What follows are my own personal opinions, as are all expressed in this web site, and completely free of connection to any agency or person mentioned herein.
Stopped down after 6 weeks in Lebanon to do some work here in the West Bank and the Gaza Strip. I was here in 2002, during the height of the intifadah, and it’s hard to imagine, but things have actually gotten worse. In Gaza, they’ve gotten much worse. The current sanctions by the US, Israel, and the EU – along with the closures of the Gaza borders by Israel – have Gaza on the ropes. No one can work in Israel now, since Hamas came to power early this year, which effectively cuts the lifeline to employment that most in Gaza depend upon. Unemployment is now at 65% there. 75% of Gazans live below the poverty line. In the West Bank, Israel is building a Barrier Wall that’s 703 kilometers long, and as high as 25 feet tall. It seperates the West Bank from Israel itself – for security the Israeli’s say, but it’s much more than that, as things often are in this region. The Barrier Wall snakes as far as 20 kilometers into the West Bank, east of the Green Line established in 1967, the defacto border of Israel, though Israel will argue that – to take in most of the Israeli settlements built, illegally, in the West Bank in that time. One Palestinian NGO I spoke with in the West Bank estimates that, all told, between the wall itself, and the many access roads, settlements, and no-go areas for Palestinians throughout the Occupied Territories, that 48% of the West Bank is off-limits to Palestinians. There are more than 500 checkpoints and barriers in the West Bank, imposed by the Israeli Defense Force, that West Bank residents must navigate every day, choking movement within and throughout the region. But we don’t hear about any of this in the United States.
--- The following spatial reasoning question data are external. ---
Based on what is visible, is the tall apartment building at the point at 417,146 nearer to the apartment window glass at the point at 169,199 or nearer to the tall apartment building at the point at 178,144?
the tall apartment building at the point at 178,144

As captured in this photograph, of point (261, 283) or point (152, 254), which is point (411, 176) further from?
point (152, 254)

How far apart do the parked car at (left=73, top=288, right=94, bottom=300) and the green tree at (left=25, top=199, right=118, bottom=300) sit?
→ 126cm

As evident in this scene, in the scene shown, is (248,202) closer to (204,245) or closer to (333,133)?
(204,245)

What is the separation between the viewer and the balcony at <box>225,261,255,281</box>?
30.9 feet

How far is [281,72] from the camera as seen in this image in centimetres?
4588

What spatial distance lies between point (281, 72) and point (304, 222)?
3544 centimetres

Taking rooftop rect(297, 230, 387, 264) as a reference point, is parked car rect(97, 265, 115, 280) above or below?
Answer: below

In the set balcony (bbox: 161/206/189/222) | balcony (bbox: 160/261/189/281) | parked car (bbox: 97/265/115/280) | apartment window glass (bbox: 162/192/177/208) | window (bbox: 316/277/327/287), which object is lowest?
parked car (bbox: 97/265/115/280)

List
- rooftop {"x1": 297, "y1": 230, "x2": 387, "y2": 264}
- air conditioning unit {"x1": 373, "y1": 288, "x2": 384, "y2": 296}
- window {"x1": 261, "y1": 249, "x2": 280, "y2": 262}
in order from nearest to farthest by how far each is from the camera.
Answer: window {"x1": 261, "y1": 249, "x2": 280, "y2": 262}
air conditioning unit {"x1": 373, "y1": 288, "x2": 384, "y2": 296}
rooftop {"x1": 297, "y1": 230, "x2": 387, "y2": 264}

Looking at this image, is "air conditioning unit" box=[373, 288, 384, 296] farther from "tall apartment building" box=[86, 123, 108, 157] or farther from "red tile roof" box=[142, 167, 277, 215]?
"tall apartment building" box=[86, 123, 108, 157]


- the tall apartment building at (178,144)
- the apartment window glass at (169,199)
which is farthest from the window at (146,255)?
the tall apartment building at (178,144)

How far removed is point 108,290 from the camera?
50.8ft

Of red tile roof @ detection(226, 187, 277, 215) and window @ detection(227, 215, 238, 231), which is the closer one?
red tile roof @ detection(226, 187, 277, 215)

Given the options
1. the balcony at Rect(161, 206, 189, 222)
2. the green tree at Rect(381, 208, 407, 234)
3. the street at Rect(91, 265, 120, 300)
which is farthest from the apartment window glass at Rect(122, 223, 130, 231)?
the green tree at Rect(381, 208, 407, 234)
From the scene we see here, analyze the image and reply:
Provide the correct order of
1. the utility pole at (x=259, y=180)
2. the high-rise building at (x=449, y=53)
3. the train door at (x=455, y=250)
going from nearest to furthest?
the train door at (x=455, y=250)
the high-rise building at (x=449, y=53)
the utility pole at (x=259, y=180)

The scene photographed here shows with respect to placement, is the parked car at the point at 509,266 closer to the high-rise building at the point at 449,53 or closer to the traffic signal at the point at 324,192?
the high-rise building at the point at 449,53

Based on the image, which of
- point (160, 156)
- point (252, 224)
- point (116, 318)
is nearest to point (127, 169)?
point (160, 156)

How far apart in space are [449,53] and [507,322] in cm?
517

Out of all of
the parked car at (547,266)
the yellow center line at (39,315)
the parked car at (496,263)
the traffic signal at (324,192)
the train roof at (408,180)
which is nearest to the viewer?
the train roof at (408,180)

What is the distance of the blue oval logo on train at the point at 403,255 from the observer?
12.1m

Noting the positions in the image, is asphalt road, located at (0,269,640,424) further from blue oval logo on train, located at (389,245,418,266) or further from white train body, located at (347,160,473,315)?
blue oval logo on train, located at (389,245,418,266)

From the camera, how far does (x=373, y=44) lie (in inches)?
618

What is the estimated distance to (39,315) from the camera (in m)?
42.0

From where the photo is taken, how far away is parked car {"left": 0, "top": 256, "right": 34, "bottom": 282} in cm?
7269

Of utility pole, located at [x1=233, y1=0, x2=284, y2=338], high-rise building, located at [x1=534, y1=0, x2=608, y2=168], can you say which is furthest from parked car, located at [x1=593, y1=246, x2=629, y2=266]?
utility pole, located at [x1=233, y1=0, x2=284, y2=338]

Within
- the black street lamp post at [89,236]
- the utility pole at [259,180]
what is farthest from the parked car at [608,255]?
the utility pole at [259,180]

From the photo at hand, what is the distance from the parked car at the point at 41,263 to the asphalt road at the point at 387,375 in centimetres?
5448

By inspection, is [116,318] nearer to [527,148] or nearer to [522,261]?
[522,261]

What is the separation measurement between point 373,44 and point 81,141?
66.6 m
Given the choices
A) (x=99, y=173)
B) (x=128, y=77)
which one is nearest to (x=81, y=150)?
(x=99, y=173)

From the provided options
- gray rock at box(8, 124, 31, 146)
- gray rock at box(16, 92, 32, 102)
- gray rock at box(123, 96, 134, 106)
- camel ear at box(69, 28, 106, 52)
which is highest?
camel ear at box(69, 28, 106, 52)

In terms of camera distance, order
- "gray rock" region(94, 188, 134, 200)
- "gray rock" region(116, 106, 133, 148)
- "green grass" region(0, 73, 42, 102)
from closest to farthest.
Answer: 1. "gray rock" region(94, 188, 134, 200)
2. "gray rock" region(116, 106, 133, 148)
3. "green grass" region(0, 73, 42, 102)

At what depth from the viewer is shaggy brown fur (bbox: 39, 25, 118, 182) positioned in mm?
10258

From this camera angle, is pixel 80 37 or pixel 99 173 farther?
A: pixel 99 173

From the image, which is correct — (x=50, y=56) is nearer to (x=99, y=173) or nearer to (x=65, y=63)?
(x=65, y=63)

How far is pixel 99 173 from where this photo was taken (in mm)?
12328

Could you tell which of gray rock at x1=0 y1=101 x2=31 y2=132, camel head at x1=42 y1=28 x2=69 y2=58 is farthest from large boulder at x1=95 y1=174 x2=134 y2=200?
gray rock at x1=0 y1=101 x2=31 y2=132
This region is complicated, and layered in a deep and bloody history so complex that it defies casual description or summation. But it also demands some explanations – and most of all it demands that the truth about what is happening in the West Bank and Gaza be disseminated – which it is not, especially in the US media. Having traveled to more than 45 countries around the world now, I have never been so angered or frustrated by my experiences anywhere as I have here. For anyone who reads this, please take this strong advice: learn the truth about what’s really going on in the Gaza Strip and the West Bank. As Americans, we have a responsibility to know what our money supports, and how it reflects on us as a nation, and as people within that nation. I believe that Israeli’s have the right to live in peace, within secure borders. And I believe that Palestinians, also, have the same right. What we don’t see in America, because the message is not allowed by a stringent and aggressive Israeli media machine to reach us, is that those rights are daily being subjugated by the Israeli military who occupy the West Bank and Gaza. The injustices perpetuated daily there only inflame the situation, and stoke the fires of a new generatioon of radicals that the US then uses to justify our total and unfliching support of Israel.
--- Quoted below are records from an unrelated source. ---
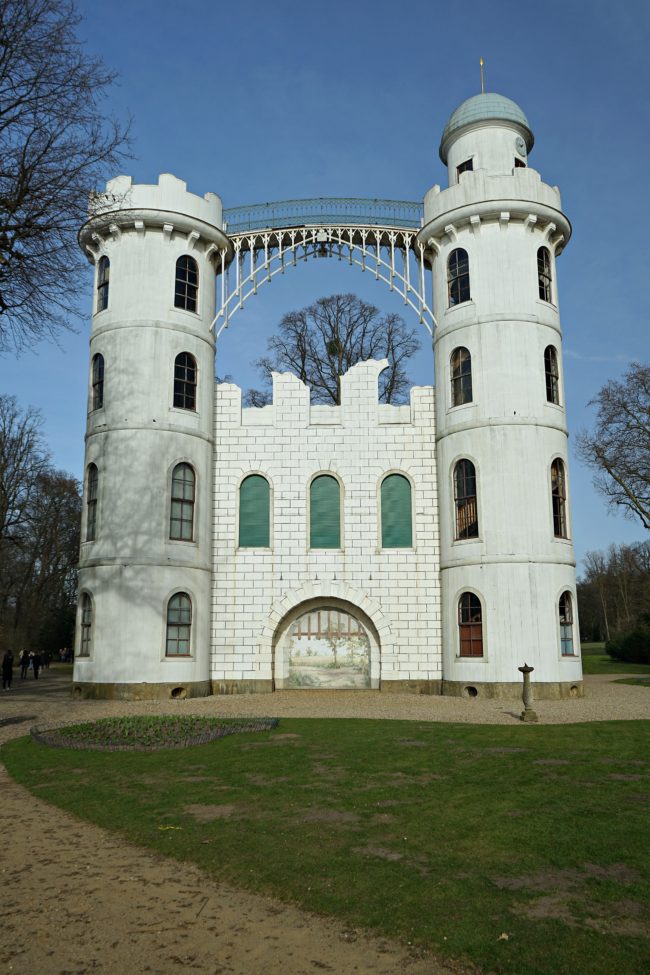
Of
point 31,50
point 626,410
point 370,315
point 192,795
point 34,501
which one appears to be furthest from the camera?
point 34,501

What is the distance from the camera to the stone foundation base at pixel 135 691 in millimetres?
23672

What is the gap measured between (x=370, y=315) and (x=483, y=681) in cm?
2128

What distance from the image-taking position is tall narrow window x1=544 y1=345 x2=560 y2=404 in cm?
2591

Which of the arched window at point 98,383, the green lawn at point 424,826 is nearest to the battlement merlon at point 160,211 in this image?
the arched window at point 98,383

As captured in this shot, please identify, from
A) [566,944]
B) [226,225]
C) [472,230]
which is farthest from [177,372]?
[566,944]

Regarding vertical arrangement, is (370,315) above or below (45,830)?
above

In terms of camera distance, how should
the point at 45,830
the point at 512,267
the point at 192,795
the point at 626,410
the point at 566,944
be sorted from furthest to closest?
the point at 626,410 < the point at 512,267 < the point at 192,795 < the point at 45,830 < the point at 566,944

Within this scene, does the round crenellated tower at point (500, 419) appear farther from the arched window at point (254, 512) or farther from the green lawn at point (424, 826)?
the green lawn at point (424, 826)

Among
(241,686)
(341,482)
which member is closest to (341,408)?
(341,482)

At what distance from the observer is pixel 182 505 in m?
25.8

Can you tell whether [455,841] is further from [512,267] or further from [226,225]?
[226,225]

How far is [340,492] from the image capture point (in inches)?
1057

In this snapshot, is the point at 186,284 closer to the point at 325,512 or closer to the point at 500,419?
the point at 325,512

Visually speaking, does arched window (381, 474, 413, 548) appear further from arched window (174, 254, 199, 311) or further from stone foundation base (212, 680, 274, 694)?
arched window (174, 254, 199, 311)
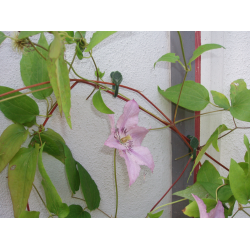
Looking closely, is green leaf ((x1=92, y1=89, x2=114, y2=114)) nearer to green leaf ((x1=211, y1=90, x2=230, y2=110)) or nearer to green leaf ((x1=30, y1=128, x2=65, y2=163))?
green leaf ((x1=30, y1=128, x2=65, y2=163))

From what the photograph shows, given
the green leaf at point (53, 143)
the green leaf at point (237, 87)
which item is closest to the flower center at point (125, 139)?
the green leaf at point (53, 143)

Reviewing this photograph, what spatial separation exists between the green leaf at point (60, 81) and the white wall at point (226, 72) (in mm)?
305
We need to know this because it’s our money, as Americans, that supports it. Israel is the largest single recipient of US aid money – by far – in the world – more than $1.5 billion a year. Couched now in the guise of “countering terrorism,” it would seem Israel has carte blanche to continue its efforts in Gaza and West Bank – efforts that have repeatedly over the years been sanctioned and condemned by the United Nations and the International Court of Justice as illegal, and as many times completely ignored by the Israeli government, almost always with the backing of the United States.
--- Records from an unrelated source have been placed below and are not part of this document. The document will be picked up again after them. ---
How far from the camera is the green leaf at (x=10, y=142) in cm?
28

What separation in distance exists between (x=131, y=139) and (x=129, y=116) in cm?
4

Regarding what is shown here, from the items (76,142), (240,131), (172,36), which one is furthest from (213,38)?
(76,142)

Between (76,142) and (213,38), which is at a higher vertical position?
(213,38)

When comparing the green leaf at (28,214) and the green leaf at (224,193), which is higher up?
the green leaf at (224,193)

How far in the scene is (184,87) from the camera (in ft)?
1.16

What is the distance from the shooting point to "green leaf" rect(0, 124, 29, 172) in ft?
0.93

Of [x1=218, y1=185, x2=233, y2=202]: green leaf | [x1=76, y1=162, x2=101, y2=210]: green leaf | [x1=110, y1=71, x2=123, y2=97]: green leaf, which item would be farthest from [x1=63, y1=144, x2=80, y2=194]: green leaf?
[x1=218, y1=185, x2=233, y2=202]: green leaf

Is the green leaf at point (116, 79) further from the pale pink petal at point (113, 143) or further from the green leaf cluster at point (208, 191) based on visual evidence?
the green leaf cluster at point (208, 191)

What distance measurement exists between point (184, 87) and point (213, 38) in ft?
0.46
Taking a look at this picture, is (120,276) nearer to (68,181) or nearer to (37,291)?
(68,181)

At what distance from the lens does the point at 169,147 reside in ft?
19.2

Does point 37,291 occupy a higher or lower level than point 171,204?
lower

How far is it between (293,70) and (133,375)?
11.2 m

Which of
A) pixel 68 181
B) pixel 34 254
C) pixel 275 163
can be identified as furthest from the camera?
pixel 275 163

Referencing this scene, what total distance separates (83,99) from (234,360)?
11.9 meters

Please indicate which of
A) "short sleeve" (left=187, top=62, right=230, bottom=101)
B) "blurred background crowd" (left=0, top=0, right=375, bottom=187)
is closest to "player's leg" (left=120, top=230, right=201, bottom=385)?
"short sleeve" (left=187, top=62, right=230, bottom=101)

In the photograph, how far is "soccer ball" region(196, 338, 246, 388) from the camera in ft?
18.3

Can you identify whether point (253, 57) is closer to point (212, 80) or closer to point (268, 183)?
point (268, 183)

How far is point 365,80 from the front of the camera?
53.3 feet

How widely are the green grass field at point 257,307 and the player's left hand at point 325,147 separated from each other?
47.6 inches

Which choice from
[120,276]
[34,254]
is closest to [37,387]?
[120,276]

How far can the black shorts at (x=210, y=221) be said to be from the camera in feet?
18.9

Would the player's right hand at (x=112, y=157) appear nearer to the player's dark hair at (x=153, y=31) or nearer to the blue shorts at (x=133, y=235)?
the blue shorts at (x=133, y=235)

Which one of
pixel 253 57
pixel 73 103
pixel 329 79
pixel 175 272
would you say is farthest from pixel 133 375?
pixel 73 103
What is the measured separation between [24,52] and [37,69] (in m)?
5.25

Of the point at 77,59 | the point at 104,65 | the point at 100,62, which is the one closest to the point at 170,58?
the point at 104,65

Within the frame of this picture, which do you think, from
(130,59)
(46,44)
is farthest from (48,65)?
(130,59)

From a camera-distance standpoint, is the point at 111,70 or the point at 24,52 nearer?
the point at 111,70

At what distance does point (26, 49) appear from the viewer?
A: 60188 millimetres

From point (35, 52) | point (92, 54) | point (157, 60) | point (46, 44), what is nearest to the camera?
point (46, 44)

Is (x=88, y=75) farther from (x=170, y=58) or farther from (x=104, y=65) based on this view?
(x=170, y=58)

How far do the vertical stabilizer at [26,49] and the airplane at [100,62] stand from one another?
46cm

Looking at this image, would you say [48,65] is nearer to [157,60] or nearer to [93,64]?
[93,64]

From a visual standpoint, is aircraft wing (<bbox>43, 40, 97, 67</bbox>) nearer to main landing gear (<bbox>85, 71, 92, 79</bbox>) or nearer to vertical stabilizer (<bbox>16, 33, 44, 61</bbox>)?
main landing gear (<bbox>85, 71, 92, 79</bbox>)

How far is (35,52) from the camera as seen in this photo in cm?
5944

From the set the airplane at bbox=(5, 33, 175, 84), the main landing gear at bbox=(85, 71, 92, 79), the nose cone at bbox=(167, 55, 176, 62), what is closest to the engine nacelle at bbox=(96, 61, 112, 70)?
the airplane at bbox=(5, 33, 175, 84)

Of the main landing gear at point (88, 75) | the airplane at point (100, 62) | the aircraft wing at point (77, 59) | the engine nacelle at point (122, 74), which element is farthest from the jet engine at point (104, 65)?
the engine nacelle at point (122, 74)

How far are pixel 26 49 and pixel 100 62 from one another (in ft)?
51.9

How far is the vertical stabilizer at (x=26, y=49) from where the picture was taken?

I am not naive about this situation. There are elements in Palestine who seek the destruction of Israel, and every legitimate state has the right to protect itself from such elements. But it’s time we learn the truth about this dynamic, and stop as a nation being international apologists for Israel’s occupation of the West Bank and the Gaza Strip – and worse, strong financial backers of it. A two state solution for both Israel and Palestine is the only solution. Let’s stop blindy supporting the injustices that perpetuate the current stalemate and use what little international clout we have left as a nation to solve this problem before another generation of Palestinians, and Israeli’s, grow up with the hate they are each taught from birth to feel towards the other.